• SOURCE DOCUMENT:
Telemetry Cross-Check

Use this tab to validate the OTEL export path itself.

  • These panels are shown as per-window OTEL deltas, not raw cumulative counter values.
  • Metric Requests in Range, Metric Errors in Range, and Metric Retries in Range should broadly agree with the earlier log-derived charts.
  • If Metric Request Trend (5m) is flat while Request Trend (5m) is moving, the metrics pipeline is broken or delayed.
  • If costs or request body volume stop moving here while logs keep arriving, OTEL metrics are unhealthy even if log export still works.

Tokens, Cache & Cost

Use this tab to understand workload mix and cache behavior.

  • Prompt Tokens (M) is prompt-side volume in millions: uncached input plus cache writes plus cache reads.
  • Cached Prompt Tokens Reused (M) is actual cache reuse. These tokens were read from an existing prompt cache entry.
  • Cached Prompt Tokens Written (M) is cache population. These tokens were written into a new cache entry on that request and can be reused by later requests.
  • Cache Reuse Ratio is reused cache tokens divided by newly written cache tokens. Values above 1 mean reuse is outpacing cache writes.
  • Mean Total Tokens per Request is average prompt-side plus output token volume per request, shown as raw tokens.
  • Input vs Output Tokens per Request (5m) compares average input and output tokens per request as raw tokens, which is easier to read than total prompt-side volume when cache reuse is large.
  • Cache Reuse vs Cache Write Trend (5m, M) keeps cache movement on its own scale so cache traffic does not flatten the input/output chart.
  • Token Volume by Model (M) tells you which model families are driving token volume.
  • Top Sessions by Token Volume (M) helps identify unusually heavy sessions for trace drilldown.
  • Input vs Output Tokens by Account / Route shows raw token totals by real account or fallback route, with internal final rows excluded.

Trace Drilldown

Use this tab after you know there is a problem and need request-level evidence.

  • Slowest Operations by Mean Duration is the best starting point for deep latency debugging.
  • Span Status Mix tells you whether failures are surfacing in traces as well as logs.
  • Span Volume by Operation and Trace Volume Trend help confirm whether the trace pipeline matches traffic volume.

Key Correlation Fields

These fields matter most when moving between logs, metrics, and traces:

  • _timestamp: event time in OpenObserve
  • request_id: request-level correlation key in proxy logs
  • trace_id: cross-signal trace correlation key
  • span_id: specific span correlation key
  • event.name: distinguishes request summaries from proxy.body_capture debug events in the shared OpenObserve log stream
  • account_name: which account handled the request
  • ai_model: which model served the request
  • ai_input_tokens: prompt/input tokens
  • ai_output_tokens: completion/output tokens
  • ai_cache_creation_tokens: tokens spent creating cache entries
  • ai_cache_read_tokens: tokens served from cache

When a caller injects traceparent plus x-neurolink-session-id / x-neurolink-user-id / x-neurolink-conversation-id, the proxy attaches its spans to that upstream trace and preserves session-level attribution across SDK and proxy telemetry.

• WHAT TO DO:
A. Return the stretch of the dashboard guide from "Use this tab to validate" through "prompt cache entry.", copying it exactly.
B. Answer these from the dashboard guide:
(i) What does a Cache Reuse Ratio value above 1 mean?
(ii) Which panel is the best starting point for deep latency debugging?
(iii) Which field records which model served the request?

• STUDY MATERIAL:

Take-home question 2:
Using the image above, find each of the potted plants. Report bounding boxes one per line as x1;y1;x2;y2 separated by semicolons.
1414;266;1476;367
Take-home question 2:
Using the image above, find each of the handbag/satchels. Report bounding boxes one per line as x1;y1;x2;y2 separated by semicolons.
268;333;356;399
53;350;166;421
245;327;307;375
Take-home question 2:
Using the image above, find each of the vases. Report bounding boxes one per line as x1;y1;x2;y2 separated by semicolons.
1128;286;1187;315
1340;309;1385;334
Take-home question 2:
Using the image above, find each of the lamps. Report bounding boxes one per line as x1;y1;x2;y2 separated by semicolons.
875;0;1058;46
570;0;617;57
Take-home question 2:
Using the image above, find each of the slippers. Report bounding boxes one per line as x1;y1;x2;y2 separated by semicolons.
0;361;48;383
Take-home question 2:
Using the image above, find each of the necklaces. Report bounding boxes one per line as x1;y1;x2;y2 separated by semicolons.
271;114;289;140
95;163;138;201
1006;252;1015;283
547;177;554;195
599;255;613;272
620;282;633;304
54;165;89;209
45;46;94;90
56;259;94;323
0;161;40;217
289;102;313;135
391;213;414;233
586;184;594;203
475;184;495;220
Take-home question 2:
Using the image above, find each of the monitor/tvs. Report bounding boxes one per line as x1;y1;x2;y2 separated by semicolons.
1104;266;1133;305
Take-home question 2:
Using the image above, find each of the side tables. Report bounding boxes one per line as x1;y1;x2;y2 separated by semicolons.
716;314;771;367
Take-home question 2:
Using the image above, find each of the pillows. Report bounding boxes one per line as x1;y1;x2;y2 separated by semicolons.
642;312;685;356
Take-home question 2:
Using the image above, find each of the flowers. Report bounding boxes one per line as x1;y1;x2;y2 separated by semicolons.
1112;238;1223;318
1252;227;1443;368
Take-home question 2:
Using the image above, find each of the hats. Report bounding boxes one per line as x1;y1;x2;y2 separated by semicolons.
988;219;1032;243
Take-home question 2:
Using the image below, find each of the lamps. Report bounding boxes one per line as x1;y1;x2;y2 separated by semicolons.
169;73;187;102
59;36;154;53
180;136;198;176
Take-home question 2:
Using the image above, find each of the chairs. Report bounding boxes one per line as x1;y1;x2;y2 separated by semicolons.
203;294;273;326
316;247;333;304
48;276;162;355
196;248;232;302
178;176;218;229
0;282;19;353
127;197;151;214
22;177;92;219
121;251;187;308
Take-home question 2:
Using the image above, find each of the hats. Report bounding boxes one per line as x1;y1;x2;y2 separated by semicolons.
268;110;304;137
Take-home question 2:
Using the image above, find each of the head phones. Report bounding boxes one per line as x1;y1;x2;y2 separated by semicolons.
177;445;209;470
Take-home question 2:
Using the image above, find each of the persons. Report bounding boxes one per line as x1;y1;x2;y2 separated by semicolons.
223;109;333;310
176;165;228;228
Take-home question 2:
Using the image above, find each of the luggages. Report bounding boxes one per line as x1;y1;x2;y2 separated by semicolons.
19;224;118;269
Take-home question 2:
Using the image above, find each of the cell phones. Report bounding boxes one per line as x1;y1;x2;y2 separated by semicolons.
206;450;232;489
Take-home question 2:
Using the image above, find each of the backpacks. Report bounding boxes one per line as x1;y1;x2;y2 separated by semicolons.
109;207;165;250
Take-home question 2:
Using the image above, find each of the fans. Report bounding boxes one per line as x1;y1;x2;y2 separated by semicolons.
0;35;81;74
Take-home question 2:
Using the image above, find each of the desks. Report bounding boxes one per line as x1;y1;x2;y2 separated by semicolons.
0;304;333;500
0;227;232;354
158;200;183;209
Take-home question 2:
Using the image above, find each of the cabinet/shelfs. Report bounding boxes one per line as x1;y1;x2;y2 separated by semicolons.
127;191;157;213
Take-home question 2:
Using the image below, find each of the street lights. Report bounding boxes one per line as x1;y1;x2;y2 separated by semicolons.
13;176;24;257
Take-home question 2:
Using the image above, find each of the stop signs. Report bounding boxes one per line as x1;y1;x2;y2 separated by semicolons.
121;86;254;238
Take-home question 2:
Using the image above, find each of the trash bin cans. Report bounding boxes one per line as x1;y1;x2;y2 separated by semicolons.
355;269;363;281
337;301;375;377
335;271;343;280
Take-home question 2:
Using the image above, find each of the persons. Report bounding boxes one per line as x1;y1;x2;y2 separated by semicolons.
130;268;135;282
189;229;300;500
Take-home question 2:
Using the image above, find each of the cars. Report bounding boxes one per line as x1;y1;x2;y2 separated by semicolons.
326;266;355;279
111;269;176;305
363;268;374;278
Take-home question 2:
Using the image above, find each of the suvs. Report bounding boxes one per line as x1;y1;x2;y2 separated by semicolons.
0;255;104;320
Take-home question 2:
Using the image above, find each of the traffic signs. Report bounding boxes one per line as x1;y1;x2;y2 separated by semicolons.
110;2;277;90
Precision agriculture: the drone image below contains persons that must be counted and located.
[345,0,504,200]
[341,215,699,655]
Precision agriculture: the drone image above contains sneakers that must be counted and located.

• EXERCISE RESPONSES:
A.
Use this tab to validate the OTEL export path itself.

  • These panels are shown as per-window OTEL deltas, not raw cumulative counter values.
  • Metric Requests in Range, Metric Errors in Range, and Metric Retries in Range should broadly agree with the earlier log-derived charts.
  • If Metric Request Trend (5m) is flat while Request Trend (5m) is moving, the metrics pipeline is broken or delayed.
  • If costs or request body volume stop moving here while logs keep arriving, OTEL metrics are unhealthy even if log export still works.

Tokens, Cache & Cost

Use this tab to understand workload mix and cache behavior.

  • Prompt Tokens (M) is prompt-side volume in millions: uncached input plus cache writes plus cache reads.
  • Cached Prompt Tokens Reused (M) is actual cache reuse. These tokens were read from an existing prompt cache entry.

B.
(i) Reuse is outpacing cache writes.
(ii) Slowest Operations by Mean Duration.
(iii) ai_model.